> **EXERCISE REQUIREMENTS**:
All of the entries need to be written out again, exactly as they are.

-- Opening Marker --

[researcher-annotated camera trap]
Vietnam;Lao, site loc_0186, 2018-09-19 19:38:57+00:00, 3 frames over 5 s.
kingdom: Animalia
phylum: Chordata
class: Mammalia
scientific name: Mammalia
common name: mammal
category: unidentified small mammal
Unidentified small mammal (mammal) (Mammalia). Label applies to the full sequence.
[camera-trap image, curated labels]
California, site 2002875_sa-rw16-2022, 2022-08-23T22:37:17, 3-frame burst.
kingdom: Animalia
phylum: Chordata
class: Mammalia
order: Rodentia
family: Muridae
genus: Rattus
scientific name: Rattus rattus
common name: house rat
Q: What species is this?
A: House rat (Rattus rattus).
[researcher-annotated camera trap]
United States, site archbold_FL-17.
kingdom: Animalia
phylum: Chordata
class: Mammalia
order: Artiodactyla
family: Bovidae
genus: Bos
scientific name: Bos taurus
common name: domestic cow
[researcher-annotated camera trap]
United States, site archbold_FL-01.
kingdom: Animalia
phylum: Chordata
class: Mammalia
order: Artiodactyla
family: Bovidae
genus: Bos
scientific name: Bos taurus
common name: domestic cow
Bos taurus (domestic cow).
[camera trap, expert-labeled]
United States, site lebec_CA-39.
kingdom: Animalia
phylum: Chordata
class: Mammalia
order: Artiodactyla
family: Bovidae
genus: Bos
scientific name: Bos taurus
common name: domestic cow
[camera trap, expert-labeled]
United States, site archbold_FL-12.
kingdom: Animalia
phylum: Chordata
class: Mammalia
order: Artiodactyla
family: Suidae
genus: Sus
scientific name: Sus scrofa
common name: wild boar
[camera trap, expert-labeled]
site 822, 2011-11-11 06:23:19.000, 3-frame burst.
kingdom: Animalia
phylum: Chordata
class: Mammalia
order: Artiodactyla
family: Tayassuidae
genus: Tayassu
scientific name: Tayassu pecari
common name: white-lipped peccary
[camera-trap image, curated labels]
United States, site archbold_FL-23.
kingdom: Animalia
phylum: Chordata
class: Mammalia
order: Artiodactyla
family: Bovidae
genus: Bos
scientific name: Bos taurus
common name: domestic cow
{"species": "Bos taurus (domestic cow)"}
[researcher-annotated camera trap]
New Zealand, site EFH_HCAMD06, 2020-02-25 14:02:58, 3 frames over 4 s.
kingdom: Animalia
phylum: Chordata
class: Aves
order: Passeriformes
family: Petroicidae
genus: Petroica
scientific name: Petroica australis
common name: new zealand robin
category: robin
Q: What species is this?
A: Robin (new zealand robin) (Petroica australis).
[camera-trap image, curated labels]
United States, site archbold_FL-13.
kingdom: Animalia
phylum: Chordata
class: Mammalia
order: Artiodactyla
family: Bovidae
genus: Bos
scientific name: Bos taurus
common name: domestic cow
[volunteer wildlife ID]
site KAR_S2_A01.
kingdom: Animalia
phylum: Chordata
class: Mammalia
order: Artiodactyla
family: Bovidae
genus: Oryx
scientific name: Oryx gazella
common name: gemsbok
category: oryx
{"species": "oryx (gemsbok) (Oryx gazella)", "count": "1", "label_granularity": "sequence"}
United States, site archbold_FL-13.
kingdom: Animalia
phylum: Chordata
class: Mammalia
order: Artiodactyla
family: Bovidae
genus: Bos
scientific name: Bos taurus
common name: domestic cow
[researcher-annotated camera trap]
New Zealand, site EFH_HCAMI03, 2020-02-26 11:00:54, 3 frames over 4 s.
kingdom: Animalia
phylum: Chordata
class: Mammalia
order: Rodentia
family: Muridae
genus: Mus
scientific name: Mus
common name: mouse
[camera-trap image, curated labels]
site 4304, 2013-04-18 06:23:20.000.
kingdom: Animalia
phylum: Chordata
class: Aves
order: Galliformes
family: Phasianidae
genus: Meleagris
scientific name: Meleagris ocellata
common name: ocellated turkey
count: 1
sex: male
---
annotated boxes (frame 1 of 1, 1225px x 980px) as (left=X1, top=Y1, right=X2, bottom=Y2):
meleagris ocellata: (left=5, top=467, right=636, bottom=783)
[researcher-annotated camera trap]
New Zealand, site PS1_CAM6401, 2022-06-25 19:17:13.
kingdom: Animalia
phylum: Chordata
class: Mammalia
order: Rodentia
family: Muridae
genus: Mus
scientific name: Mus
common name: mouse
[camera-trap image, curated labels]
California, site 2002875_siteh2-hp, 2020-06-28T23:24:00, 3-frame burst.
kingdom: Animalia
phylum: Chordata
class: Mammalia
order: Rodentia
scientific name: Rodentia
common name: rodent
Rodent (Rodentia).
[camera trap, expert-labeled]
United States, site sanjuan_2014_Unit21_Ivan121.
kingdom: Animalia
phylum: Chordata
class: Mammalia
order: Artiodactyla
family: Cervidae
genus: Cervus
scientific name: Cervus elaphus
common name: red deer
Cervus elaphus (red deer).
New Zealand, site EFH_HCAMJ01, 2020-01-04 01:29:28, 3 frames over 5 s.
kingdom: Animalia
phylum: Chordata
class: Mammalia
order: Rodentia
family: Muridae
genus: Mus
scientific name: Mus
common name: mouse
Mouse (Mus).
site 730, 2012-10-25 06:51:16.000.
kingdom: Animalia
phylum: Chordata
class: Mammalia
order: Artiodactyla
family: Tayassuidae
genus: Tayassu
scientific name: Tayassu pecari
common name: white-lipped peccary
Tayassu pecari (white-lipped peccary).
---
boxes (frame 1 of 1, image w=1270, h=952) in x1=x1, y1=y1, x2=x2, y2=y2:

-- Closing Marker --

> **SOLUTION**:
[researcher-annotated camera trap]
Vietnam;Lao, site loc_0186, 2018-09-19 19:38:57+00:00, 3 frames over 5 s.
kingdom: Animalia
phylum: Chordata
class: Mammalia
scientific name: Mammalia
common name: mammal
category: unidentified small mammal
Unidentified small mammal (mammal) (Mammalia). Label applies to the full sequence.
[camera-trap image, curated labels]
California, site 2002875_sa-rw16-2022, 2022-08-23T22:37:17, 3-frame burst.
kingdom: Animalia
phylum: Chordata
class: Mammalia
order: Rodentia
family: Muridae
genus: Rattus
scientific name: Rattus rattus
common name: house rat
Q: What species is this?
A: House rat (Rattus rattus).
[researcher-annotated camera trap]
United States, site archbold_FL-17.
kingdom: Animalia
phylum: Chordata
class: Mammalia
order: Artiodactyla
family: Bovidae
genus: Bos
scientific name: Bos taurus
common name: domestic cow
[researcher-annotated camera trap]
United States, site archbold_FL-01.
kingdom: Animalia
phylum: Chordata
class: Mammalia
order: Artiodactyla
family: Bovidae
genus: Bos
scientific name: Bos taurus
common name: domestic cow
Bos taurus (domestic cow).
[camera trap, expert-labeled]
United States, site lebec_CA-39.
kingdom: Animalia
phylum: Chordata
class: Mammalia
order: Artiodactyla
family: Bovidae
genus: Bos
scientific name: Bos taurus
common name: domestic cow
[camera trap, expert-labeled]
United States, site archbold_FL-12.
kingdom: Animalia
phylum: Chordata
class: Mammalia
order: Artiodactyla
family: Suidae
genus: Sus
scientific name: Sus scrofa
common name: wild boar
[camera trap, expert-labeled]
site 822, 2011-11-11 06:23:19.000, 3-frame burst.
kingdom: Animalia
phylum: Chordata
class: Mammalia
order: Artiodactyla
family: Tayassuidae
genus: Tayassu
scientific name: Tayassu pecari
common name: white-lipped peccary
[camera-trap image, curated labels]
United States, site archbold_FL-23.
kingdom: Animalia
phylum: Chordata
class: Mammalia
order: Artiodactyla
family: Bovidae
genus: Bos
scientific name: Bos taurus
common name: domestic cow
{"species": "Bos taurus (domestic cow)"}
[researcher-annotated camera trap]
New Zealand, site EFH_HCAMD06, 2020-02-25 14:02:58, 3 frames over 4 s.
kingdom: Animalia
phylum: Chordata
class: Aves
order: Passeriformes
family: Petroicidae
genus: Petroica
scientific name: Petroica australis
common name: new zealand robin
category: robin
Q: What species is this?
A: Robin (new zealand robin) (Petroica australis).
[camera-trap image, curated labels]
United States, site archbold_FL-13.
kingdom: Animalia
phylum: Chordata
class: Mammalia
order: Artiodactyla
family: Bovidae
genus: Bos
scientific name: Bos taurus
common name: domestic cow
[volunteer wildlife ID]
site KAR_S2_A01.
kingdom: Animalia
phylum: Chordata
class: Mammalia
order: Artiodactyla
family: Bovidae
genus: Oryx
scientific name: Oryx gazella
common name: gemsbok
category: oryx
{"species": "oryx (gemsbok) (Oryx gazella)", "count": "1", "label_granularity": "sequence"}
United States, site archbold_FL-13.
kingdom: Animalia
phylum: Chordata
class: Mammalia
order: Artiodactyla
family: Bovidae
genus: Bos
scientific name: Bos taurus
common name: domestic cow
[researcher-annotated camera trap]
New Zealand, site EFH_HCAMI03, 2020-02-26 11:00:54, 3 frames over 4 s.
kingdom: Animalia
phylum: Chordata
class: Mammalia
order: Rodentia
family: Muridae
genus: Mus
scientific name: Mus
common name: mouse
[camera-trap image, curated labels]
site 4304, 2013-04-18 06:23:20.000.
kingdom: Animalia
phylum: Chordata
class: Aves
order: Galliformes
family: Phasianidae
genus: Meleagris
scientific name: Meleagris ocellata
common name: ocellated turkey
count: 1
sex: male
---
annotated boxes (frame 1 of 1, 1225px x 980px) as (left=X1, top=Y1, right=X2, bottom=Y2):
meleagris ocellata: (left=5, top=467, right=636, bottom=783)
[researcher-annotated camera trap]
New Zealand, site PS1_CAM6401, 2022-06-25 19:17:13.
kingdom: Animalia
phylum: Chordata
class: Mammalia
order: Rodentia
family: Muridae
genus: Mus
scientific name: Mus
common name: mouse
[camera-trap image, curated labels]
California, site 2002875_siteh2-hp, 2020-06-28T23:24:00, 3-frame burst.
kingdom: Animalia
phylum: Chordata
class: Mammalia
order: Rodentia
scientific name: Rodentia
common name: rodent
Rodent (Rodentia).
[camera trap, expert-labeled]
United States, site sanjuan_2014_Unit21_Ivan121.
kingdom: Animalia
phylum: Chordata
class: Mammalia
order: Artiodactyla
family: Cervidae
genus: Cervus
scientific name: Cervus elaphus
common name: red deer
Cervus elaphus (red deer).
New Zealand, site EFH_HCAMJ01, 2020-01-04 01:29:28, 3 frames over 5 s.
kingdom: Animalia
phylum: Chordata
class: Mammalia
order: Rodentia
family: Muridae
genus: Mus
scientific name: Mus
common name: mouse
Mouse (Mus).
site 730, 2012-10-25 06:51:16.000.
kingdom: Animalia
phylum: Chordata
class: Mammalia
order: Artiodactyla
family: Tayassuidae
genus: Tayassu
scientific name: Tayassu pecari
common name: white-lipped peccary
Tayassu pecari (white-lipped peccary).
---
boxes (frame 1 of 1, image w=1270, h=952) in x1=x1, y1=y1, x2=x2, y2=y2:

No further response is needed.